- _What the exercise asks_:
Rewrite the rows below with every "soldier's helmet" changed to "soldier's headgear" and nothing else altered, leaving the pictures out of your answer.

* Start *

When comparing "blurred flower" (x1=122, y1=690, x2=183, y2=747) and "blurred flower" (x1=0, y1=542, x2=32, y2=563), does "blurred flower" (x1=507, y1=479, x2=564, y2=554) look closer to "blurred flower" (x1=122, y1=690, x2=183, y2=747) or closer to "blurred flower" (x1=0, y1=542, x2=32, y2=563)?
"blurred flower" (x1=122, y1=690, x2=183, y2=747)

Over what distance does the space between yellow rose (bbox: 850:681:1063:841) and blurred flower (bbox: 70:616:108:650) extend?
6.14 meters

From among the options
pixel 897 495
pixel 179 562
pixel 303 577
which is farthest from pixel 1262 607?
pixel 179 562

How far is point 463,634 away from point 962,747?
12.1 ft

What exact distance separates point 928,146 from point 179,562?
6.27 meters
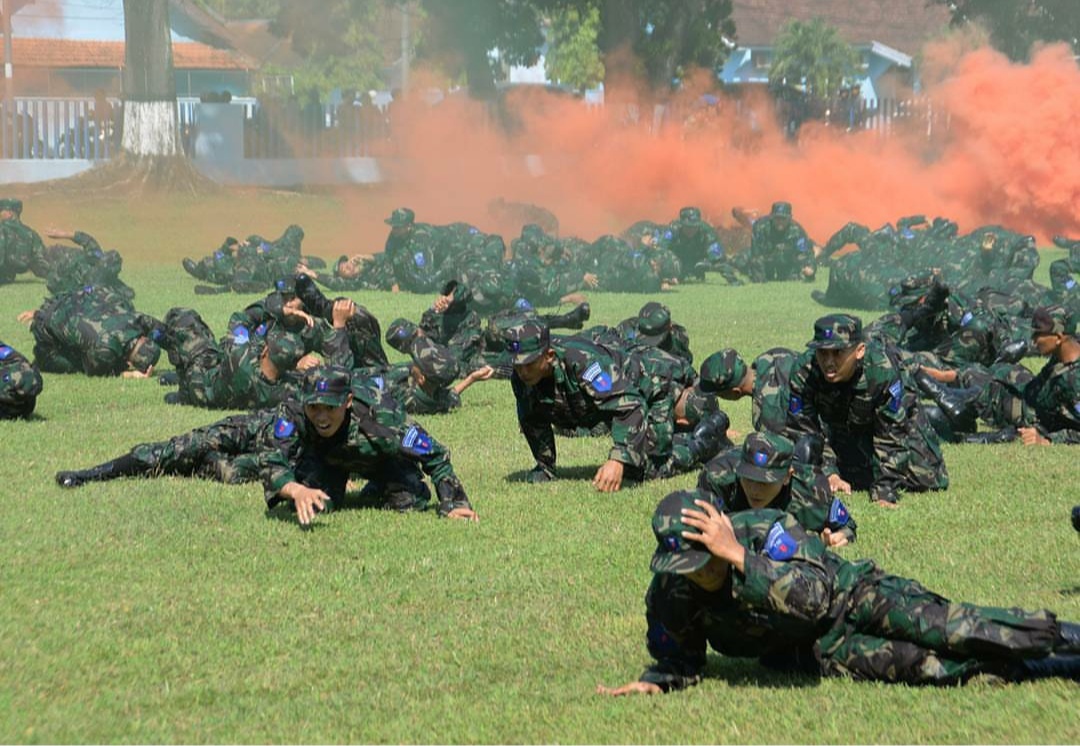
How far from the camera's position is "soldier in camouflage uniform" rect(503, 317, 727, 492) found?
11.5 meters

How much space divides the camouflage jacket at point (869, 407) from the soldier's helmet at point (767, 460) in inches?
126

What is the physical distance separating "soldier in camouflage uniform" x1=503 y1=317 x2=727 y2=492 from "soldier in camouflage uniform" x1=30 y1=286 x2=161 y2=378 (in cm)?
685

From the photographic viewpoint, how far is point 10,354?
1473 cm

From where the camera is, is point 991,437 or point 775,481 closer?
point 775,481

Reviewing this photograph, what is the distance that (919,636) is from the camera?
7.26 m

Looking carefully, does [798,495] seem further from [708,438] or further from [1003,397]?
[1003,397]

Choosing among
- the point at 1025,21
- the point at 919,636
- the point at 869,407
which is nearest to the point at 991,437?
the point at 869,407

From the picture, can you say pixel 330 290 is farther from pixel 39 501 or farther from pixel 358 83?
pixel 358 83

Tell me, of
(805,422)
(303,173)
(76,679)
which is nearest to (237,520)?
(76,679)

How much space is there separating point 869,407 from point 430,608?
4086 millimetres

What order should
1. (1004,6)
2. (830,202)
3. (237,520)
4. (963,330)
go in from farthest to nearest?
(1004,6) < (830,202) < (963,330) < (237,520)

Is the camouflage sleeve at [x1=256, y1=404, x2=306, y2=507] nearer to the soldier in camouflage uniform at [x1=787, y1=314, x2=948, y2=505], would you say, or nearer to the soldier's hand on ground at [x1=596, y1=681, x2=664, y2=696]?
the soldier in camouflage uniform at [x1=787, y1=314, x2=948, y2=505]

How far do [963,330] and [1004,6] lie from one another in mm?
35243

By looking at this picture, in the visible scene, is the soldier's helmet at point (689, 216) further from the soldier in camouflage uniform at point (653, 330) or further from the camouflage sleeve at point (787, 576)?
the camouflage sleeve at point (787, 576)
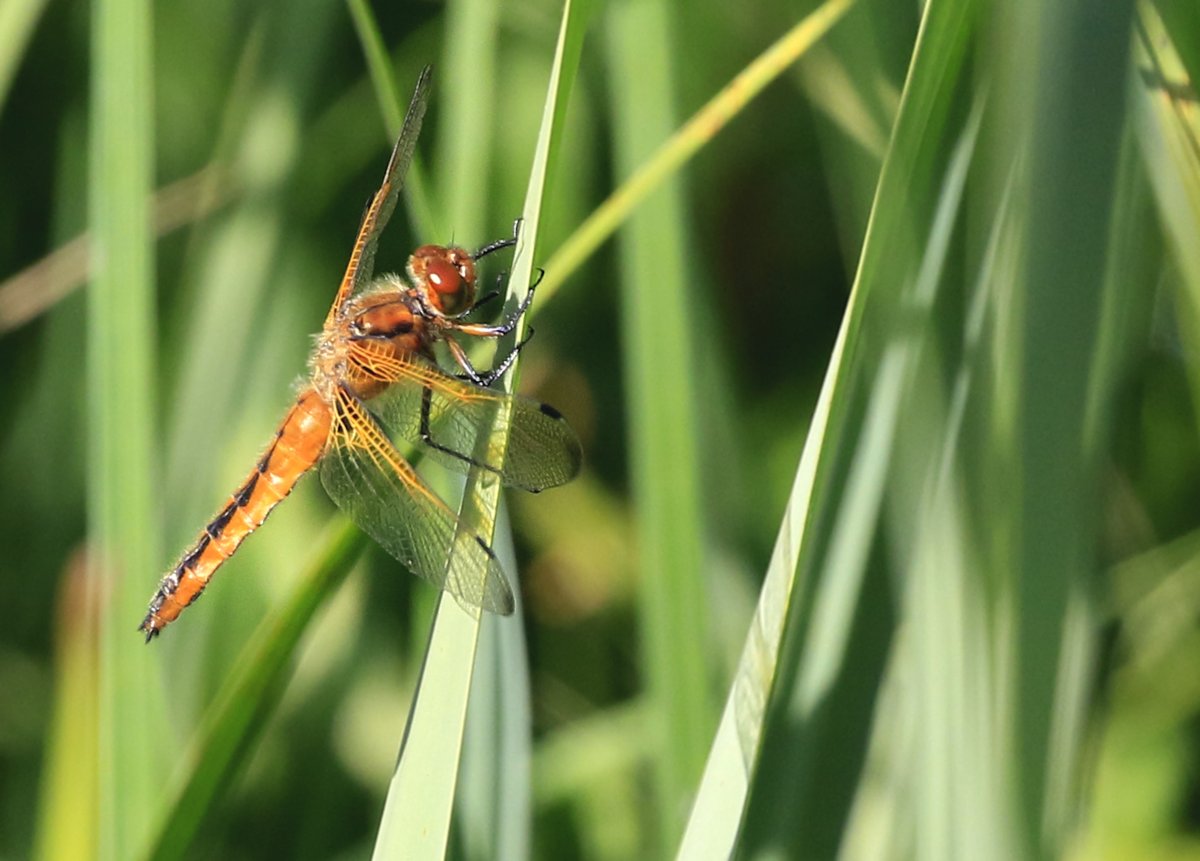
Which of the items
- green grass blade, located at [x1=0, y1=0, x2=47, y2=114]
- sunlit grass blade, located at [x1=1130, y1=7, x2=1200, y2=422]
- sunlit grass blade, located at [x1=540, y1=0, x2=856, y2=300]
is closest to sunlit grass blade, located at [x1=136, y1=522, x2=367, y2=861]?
sunlit grass blade, located at [x1=540, y1=0, x2=856, y2=300]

* End *

- _Result of this exercise_:
When comparing "blurred flower" (x1=122, y1=690, x2=183, y2=747) and "blurred flower" (x1=0, y1=542, x2=32, y2=563), does "blurred flower" (x1=507, y1=479, x2=564, y2=554) look closer to "blurred flower" (x1=122, y1=690, x2=183, y2=747) or closer to "blurred flower" (x1=0, y1=542, x2=32, y2=563)?
"blurred flower" (x1=122, y1=690, x2=183, y2=747)

Over what distance does the space between yellow rose (bbox: 850:681:1063:841) and blurred flower (bbox: 70:616:108:650) extend?
6.14 meters

From among the options
pixel 897 495
pixel 179 562
pixel 303 577
which is farthest from pixel 1262 607?
pixel 179 562

How far is point 463,634 away from point 962,747?
12.1 ft

What exact distance separates point 928,146 from point 179,562?
6.27 meters
How far from the camera's position is "soldier in camouflage uniform" rect(503, 317, 727, 492) found?
11.5 meters

How much space divides the camouflage jacket at point (869, 407) from the soldier's headgear at point (767, 460) in inches?
126

What is the physical distance separating "soldier in camouflage uniform" x1=503 y1=317 x2=727 y2=492 from "soldier in camouflage uniform" x1=30 y1=286 x2=161 y2=378 (in cm)?
685

From the photographic viewpoint, how far is point 10,354?
1473 cm

From where the camera is, is point 991,437 or point 775,481 closer?
point 775,481

Reviewing this photograph, what is the distance that (919,636) is from the camera?
7.26 m

Looking carefully, does [798,495] seem further from [708,438] or further from [1003,397]?
[1003,397]

Choosing among
- the point at 1025,21
- the point at 919,636
- the point at 869,407
which is nearest to the point at 991,437?
the point at 869,407

From the picture, can you say pixel 330 290 is farther from pixel 39 501 or farther from pixel 358 83?
pixel 358 83

Tell me, of
(805,422)
(303,173)
(76,679)
which is nearest to (237,520)?
(76,679)

How much space is there separating point 869,407 from point 430,608?
4086 millimetres

What order should
1. (1004,6)
2. (830,202)
3. (237,520)
4. (963,330)
go in from farthest to nearest?
(1004,6) < (830,202) < (963,330) < (237,520)

Is the camouflage sleeve at [x1=256, y1=404, x2=306, y2=507] nearer to the soldier in camouflage uniform at [x1=787, y1=314, x2=948, y2=505], would you say, or nearer to the soldier's hand on ground at [x1=596, y1=681, x2=664, y2=696]?
the soldier in camouflage uniform at [x1=787, y1=314, x2=948, y2=505]

How far do [963,330] and [1004,6] lie from one another in mm?
35243

By looking at this picture, in the visible scene, is the soldier's headgear at point (689, 216) further from the soldier in camouflage uniform at point (653, 330) or further from the camouflage sleeve at point (787, 576)?
the camouflage sleeve at point (787, 576)
Which of the items
- green grass blade, located at [x1=0, y1=0, x2=47, y2=114]
- sunlit grass blade, located at [x1=1130, y1=7, x2=1200, y2=422]
- sunlit grass blade, located at [x1=540, y1=0, x2=856, y2=300]
is closest to sunlit grass blade, located at [x1=136, y1=522, x2=367, y2=861]?
sunlit grass blade, located at [x1=540, y1=0, x2=856, y2=300]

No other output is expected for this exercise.